The more people you get involved, the more life you’ll add to your Pinterest account and the more others will want to follow what you’re doing. To add board contributors, go to the board you want to add a contributor to and click Edit. On the board’s settings menu, select “Me + Contributors.” You must follow at least one board belonging to a user in order to add him/her as a contributor. Once you’re there, start typing his/her username into the text field. Once potential matches begin to load, click Add when you see the person you want to add as a contributor. Then save your settings.

Build Followers

The best way to build new followers is to become an engaged Pinterest user. That means following other users, pinning content, repining content others share, etc. Each time you follow someone or engage with their update on Pinterest, by default, they’ll receive a notification email letting them know. This is a good way to build up your followers because, if you have good content, they’ll check you out once they see the email and follow you back.
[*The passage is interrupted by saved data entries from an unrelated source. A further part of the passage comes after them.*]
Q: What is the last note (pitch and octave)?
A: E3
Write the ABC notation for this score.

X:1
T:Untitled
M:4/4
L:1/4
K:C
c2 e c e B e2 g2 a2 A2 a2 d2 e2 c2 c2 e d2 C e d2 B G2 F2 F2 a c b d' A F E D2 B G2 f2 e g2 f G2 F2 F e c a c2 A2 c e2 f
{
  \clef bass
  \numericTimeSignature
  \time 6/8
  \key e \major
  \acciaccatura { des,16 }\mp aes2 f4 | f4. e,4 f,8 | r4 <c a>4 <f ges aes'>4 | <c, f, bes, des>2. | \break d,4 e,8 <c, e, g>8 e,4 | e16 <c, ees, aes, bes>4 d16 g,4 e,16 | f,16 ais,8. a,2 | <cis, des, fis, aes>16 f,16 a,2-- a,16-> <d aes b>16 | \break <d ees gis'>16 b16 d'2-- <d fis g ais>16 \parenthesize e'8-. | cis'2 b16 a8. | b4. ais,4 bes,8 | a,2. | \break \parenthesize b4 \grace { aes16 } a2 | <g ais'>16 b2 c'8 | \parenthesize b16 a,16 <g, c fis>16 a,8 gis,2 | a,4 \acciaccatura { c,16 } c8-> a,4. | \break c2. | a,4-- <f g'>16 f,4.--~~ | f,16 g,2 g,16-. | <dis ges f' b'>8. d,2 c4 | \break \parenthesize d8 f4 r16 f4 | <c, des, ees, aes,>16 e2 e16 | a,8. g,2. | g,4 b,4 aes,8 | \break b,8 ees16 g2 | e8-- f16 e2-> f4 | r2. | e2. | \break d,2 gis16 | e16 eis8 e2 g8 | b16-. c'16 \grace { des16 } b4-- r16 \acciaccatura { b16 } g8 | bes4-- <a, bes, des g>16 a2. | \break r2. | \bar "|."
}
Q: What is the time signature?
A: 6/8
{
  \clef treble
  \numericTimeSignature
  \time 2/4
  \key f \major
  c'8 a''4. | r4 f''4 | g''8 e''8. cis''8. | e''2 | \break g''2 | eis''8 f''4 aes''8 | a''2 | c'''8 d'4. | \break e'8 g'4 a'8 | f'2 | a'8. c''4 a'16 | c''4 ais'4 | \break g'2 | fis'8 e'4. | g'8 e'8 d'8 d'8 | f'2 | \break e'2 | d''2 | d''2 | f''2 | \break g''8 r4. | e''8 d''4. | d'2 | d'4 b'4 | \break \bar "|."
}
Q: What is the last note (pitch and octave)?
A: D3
It’s also a good way to show others that you’re interested in the community and what other people are sharing.

If you’re looking for potential people to follow OR simply looking to understand what type of content you should be following, try going tohttp://pinterest.com/source/yoursitehere. This will show you what content on your domain has already been pinned and whose pinning it. You can also do the same for competitor URLs to see who is pinning and sharing their content.

Promoting Your Account

Once your account is set up, you want to do your due diligence and promote it so that your audience knows it exists. This may include adding a Pin It! buttonto your blog posts so content can be easily shared, syncing your Pinterest account to Twitter and Facebook, encouraging people to subscribe to your Pinterest RSS feed, mentioning your account in company promotions/emails, etc. The more ways you can make Pintest part of your marketing efforts, the bigger the account will grow and the easier it will be to make content spread.

The above tips are designed to help any small business get involved with Pinterest. How are you using the site to market your business? Any lessons you want to share?